I have an enlarged prostate. I have limited my fluid intake to avoid urinating so often. Some weeks ago, I thought I pulled a muscle in my lower back, it turns out that it is my left side kidney that is hurting from being dehydrated. My question: is my kidney going to repair itself and stop hurting or have I damaged the kidney permanently. Thanks for your help.

The problem that you mention is a urological problem. A urologist is a surgeon and deals with diseases of the prostate. I am a nephrologist and would suggest that you discuss your problem with a urologist. If the prostate problem can be relieved, then your kidney function should improve.
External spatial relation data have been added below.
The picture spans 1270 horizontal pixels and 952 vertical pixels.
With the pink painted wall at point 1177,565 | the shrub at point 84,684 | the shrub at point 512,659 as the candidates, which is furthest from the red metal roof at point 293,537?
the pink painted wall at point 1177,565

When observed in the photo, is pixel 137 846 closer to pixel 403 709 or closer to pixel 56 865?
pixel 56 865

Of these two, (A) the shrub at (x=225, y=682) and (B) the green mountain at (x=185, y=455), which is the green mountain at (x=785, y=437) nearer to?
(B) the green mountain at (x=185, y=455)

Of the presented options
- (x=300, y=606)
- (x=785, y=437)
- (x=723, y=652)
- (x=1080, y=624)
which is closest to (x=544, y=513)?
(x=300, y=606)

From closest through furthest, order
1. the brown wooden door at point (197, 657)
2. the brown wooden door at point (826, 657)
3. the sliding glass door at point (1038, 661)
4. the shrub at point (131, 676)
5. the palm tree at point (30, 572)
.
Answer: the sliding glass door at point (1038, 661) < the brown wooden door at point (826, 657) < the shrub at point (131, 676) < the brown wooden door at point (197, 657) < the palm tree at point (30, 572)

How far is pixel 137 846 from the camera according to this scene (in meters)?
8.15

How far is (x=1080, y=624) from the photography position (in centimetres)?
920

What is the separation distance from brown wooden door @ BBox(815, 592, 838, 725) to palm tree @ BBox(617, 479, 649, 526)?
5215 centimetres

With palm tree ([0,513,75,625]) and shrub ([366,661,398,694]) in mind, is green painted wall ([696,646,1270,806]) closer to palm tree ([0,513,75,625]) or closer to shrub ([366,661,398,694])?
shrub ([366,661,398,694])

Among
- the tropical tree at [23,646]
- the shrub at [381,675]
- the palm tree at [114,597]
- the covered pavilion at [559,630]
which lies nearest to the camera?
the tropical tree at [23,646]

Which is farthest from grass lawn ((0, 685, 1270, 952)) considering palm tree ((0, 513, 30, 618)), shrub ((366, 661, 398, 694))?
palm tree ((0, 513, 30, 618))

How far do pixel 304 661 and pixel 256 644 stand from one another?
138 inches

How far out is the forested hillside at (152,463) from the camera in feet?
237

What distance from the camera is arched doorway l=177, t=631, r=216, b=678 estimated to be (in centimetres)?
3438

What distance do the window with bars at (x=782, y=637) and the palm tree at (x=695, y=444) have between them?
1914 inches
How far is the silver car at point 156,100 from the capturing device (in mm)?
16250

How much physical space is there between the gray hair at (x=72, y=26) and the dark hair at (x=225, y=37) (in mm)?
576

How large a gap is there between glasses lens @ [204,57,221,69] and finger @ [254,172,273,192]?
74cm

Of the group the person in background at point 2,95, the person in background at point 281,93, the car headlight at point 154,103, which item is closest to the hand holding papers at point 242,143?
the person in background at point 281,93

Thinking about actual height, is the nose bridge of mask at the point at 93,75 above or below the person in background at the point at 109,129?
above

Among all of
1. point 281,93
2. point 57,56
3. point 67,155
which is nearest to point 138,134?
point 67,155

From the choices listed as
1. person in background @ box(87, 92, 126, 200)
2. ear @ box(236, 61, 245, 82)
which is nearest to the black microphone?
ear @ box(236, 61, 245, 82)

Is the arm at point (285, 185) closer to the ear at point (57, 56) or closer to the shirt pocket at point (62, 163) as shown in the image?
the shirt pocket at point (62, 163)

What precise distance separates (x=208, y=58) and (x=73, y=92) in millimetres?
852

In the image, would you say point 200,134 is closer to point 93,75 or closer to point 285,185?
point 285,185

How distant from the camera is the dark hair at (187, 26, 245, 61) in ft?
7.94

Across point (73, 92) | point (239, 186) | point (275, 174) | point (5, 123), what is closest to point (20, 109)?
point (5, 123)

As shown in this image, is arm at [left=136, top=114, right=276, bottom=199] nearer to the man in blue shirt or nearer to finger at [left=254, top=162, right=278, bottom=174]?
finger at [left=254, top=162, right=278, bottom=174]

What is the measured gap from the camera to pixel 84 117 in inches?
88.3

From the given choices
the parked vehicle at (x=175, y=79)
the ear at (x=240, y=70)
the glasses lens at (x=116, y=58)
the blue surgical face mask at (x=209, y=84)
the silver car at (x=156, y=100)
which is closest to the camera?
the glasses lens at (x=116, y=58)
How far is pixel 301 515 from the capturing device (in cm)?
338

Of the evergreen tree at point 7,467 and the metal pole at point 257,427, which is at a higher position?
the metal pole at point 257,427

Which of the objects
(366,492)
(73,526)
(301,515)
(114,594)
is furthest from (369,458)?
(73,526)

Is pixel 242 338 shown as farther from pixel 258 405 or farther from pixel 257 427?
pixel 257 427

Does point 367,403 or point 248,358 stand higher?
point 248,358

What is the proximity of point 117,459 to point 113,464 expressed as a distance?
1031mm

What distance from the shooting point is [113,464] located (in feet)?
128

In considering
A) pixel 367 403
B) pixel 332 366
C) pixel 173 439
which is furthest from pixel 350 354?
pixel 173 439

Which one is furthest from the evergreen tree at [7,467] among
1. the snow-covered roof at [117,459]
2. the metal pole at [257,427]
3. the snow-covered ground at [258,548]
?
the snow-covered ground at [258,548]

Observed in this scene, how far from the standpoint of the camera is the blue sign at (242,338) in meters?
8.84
One the blockage of the prostate is relieved, I would expect your kidney function to improve.

Posted in Ask the Doctor, Kidney-Related Health Questions, Nephrologist, Urological Issues

When is it decided that dialysis is needed? Stage 4 is the number I was given – what does that mean? Dialysis was said I needed and I chose in the gut. How long can I be on this until a transplant is needed?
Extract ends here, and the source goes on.